The UK security community's massive upgrade of
information and communications technology is starting to show
benefits despitedelays with key projectsandpoor operating practices, according to
a parliamentary watchdog committee.
Paul Murphy, chairman of the
Intelligence
and Security Committee, outlined three major IT-related
projects in his annual report published this week.
These are a £1bn upgrade to the UK's electronic surveillance
system, a secure network to enable information sharing between
security agencies and other government departments, and the
installation of an integrated financial and human resource
administration system at the Security Service.
Phase Two of Scope, the new secure network that links the UK's
security services, will now start between mid-2008 and early 2009,
three years late, Murphy said. The delay will allow extra
government departments to align their business processes and
prepare to link up.
The new start date follows delays to phase one and a "serious
process failure", which resulted in the loss of some operational
data at the Scope operations centre.
Murphy said phase one, which allows
HM Revenue & Customs (HMRC), the Serious Organised Crime
Agency (Soca), the Department of Business, Enterprise and
Regulatory Reform and the Home Office to share information, went
live in October 2007. Other government departments that receive
information via Scope include the Foreign Office, the
Ministry of Defence, the Cabinet Office and others.
Scope, which is the backbone for Soca's secure communications,
was already showing results, Murphy said. "The average time taken
to initiate and process a request for information has been reduced
from nearly 12 hours to just 15 minutes. HMRC has reported more
fluid and efficient communication and a greater demand for its
intelligence," he said.
Referring to a massive upgrade at GCHQ, the government's
communications security agency, Murphy said it had increased the
ability to access, process and store messages and improved
connections between GCHQ databases and those of the Security
Service to allow analysts to work
collaboratively and share data. It also provided an
applications-hosting service to provide greater flexibility and
efficiency to GCHQ's software developers.
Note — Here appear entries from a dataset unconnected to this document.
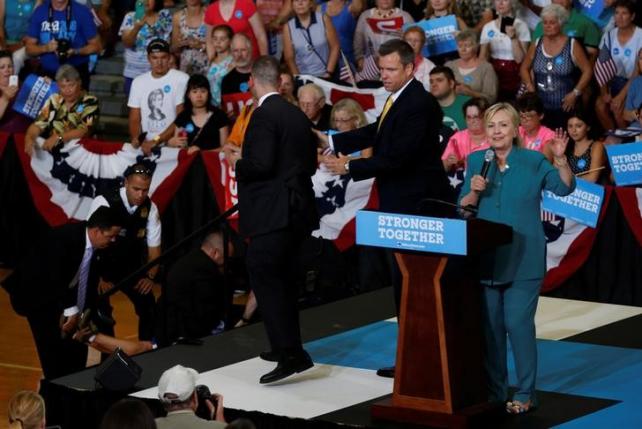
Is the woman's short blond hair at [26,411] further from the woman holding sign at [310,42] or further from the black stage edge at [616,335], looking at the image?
the woman holding sign at [310,42]

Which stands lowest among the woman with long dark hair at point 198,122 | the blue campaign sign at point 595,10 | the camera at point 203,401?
the camera at point 203,401

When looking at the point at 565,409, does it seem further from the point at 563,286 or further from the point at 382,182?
the point at 563,286

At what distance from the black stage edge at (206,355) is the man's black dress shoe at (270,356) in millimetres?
305

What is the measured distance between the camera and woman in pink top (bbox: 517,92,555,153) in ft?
35.1

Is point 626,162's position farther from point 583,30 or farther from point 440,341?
point 440,341

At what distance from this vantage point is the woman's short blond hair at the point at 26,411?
5.82 metres

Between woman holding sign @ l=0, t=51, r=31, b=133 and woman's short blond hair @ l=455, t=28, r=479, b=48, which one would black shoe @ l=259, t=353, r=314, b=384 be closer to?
woman's short blond hair @ l=455, t=28, r=479, b=48

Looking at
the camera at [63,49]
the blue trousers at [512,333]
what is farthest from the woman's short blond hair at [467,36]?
the blue trousers at [512,333]

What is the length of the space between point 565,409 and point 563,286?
3516mm

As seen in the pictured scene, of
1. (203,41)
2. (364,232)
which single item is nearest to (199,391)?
(364,232)

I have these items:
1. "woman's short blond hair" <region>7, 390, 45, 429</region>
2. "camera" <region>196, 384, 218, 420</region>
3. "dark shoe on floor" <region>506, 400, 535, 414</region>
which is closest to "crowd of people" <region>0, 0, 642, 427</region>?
"dark shoe on floor" <region>506, 400, 535, 414</region>

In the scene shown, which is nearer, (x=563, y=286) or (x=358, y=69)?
(x=563, y=286)

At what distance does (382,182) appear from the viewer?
7781mm

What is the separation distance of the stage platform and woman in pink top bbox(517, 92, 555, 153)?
1.31 metres
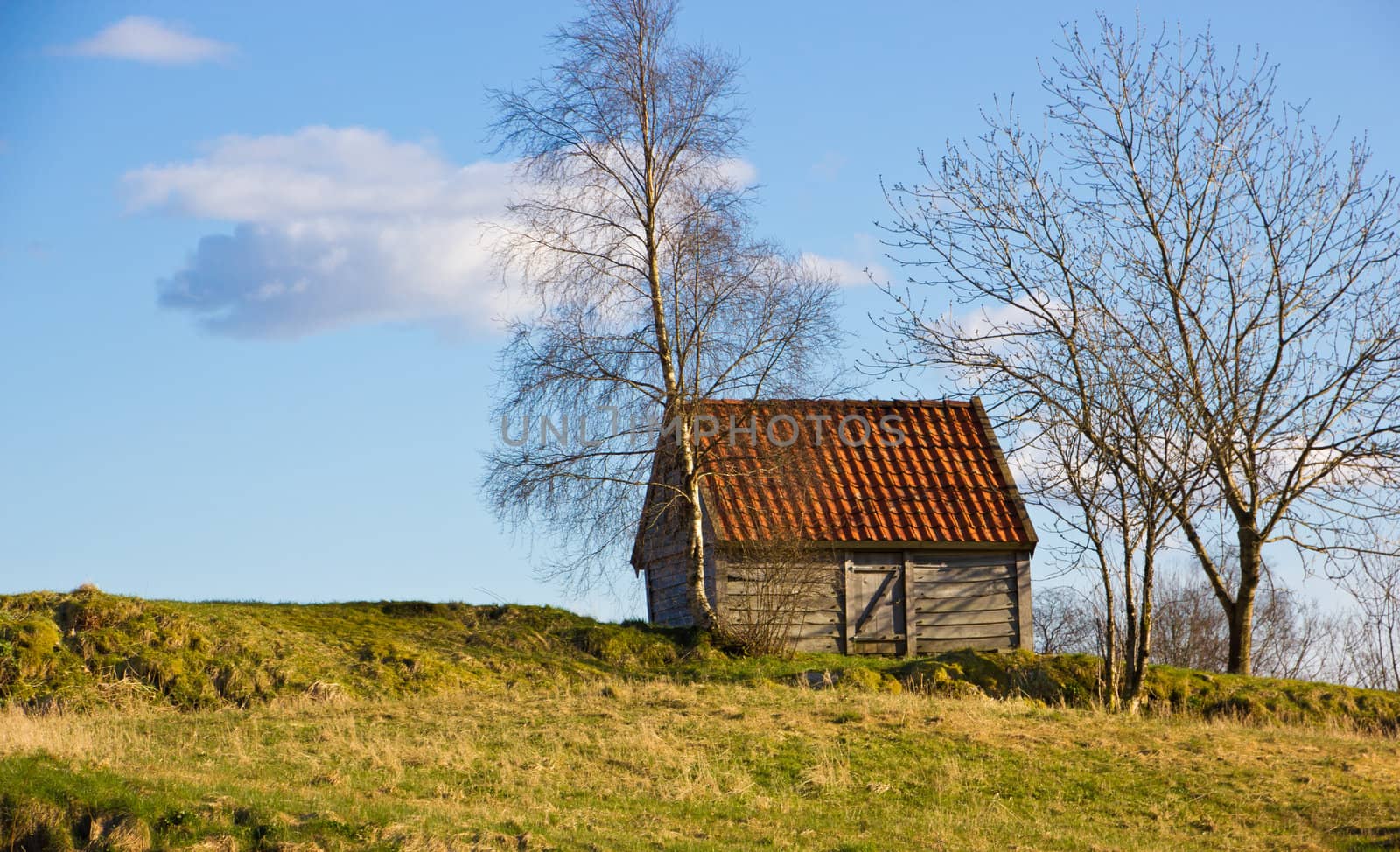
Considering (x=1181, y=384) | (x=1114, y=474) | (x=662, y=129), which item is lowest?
(x=1114, y=474)

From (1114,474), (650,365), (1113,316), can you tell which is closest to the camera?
(1114,474)

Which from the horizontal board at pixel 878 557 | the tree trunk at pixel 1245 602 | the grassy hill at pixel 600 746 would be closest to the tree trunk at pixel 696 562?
the grassy hill at pixel 600 746

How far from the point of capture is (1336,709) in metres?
19.1

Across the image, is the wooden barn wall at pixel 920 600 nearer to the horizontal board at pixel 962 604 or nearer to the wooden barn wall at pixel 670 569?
the horizontal board at pixel 962 604

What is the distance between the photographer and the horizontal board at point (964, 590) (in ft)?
78.2

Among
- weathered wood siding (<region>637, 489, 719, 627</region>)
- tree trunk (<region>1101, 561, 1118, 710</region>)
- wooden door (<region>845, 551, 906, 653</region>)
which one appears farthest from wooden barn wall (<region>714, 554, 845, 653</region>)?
tree trunk (<region>1101, 561, 1118, 710</region>)

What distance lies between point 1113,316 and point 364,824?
43.7ft

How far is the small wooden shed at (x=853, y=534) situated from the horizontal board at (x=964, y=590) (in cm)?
2

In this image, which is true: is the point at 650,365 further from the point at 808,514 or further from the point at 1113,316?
the point at 1113,316

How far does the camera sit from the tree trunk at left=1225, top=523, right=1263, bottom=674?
2198cm

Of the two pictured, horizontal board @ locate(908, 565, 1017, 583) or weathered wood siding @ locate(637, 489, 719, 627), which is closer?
weathered wood siding @ locate(637, 489, 719, 627)

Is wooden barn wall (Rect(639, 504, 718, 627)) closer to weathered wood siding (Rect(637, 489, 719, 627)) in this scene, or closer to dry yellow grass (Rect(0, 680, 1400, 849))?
Answer: weathered wood siding (Rect(637, 489, 719, 627))

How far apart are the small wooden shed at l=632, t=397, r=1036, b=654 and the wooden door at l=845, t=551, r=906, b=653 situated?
23mm

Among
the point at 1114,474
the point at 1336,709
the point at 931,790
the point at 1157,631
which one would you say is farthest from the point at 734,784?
the point at 1157,631
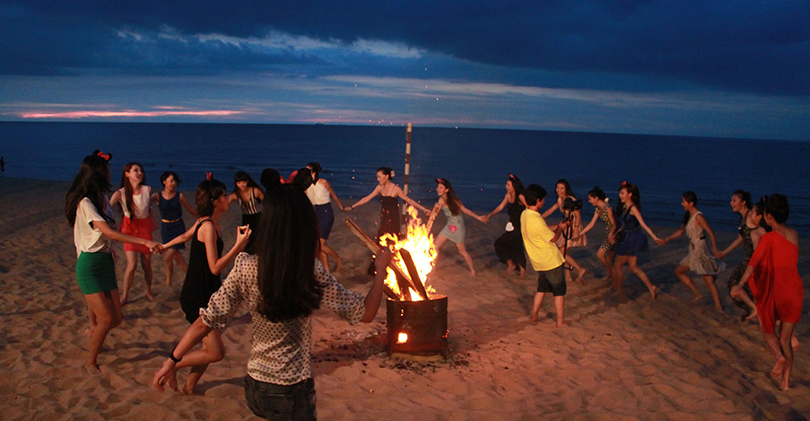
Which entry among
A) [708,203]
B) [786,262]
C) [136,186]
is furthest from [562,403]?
[708,203]

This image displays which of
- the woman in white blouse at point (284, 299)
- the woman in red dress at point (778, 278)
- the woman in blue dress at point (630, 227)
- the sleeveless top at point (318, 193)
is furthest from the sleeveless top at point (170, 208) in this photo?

Murphy also reported that the security service is overhauling
its administration with "a computer and database management
facility on which much of the service's administrative, corporate,
and financial planning will depend."
He quoted the former director general who said, "[It] is a
project that we believe is overdue to help us run all the things to
do with a much bigger workforce in other words, using it to map
skills, promotions, transfers, expenses, et cetera. We have systems
for all of that, but they are old systems. They make it difficult
for a senior manager to pull all that information together."